- **EXERCISE DESCRIPTION**
Could you quote the data below verbatim, line for line?
::::
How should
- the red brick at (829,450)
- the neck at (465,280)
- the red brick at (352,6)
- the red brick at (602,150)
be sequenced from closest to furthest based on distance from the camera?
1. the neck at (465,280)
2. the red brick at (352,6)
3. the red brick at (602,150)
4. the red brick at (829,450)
::::
- **ANSWER FOR THIS EXERCISE**
How should
- the red brick at (829,450)
- the neck at (465,280)
- the red brick at (352,6)
- the red brick at (602,150)
be sequenced from closest to furthest based on distance from the camera?
1. the neck at (465,280)
2. the red brick at (352,6)
3. the red brick at (602,150)
4. the red brick at (829,450)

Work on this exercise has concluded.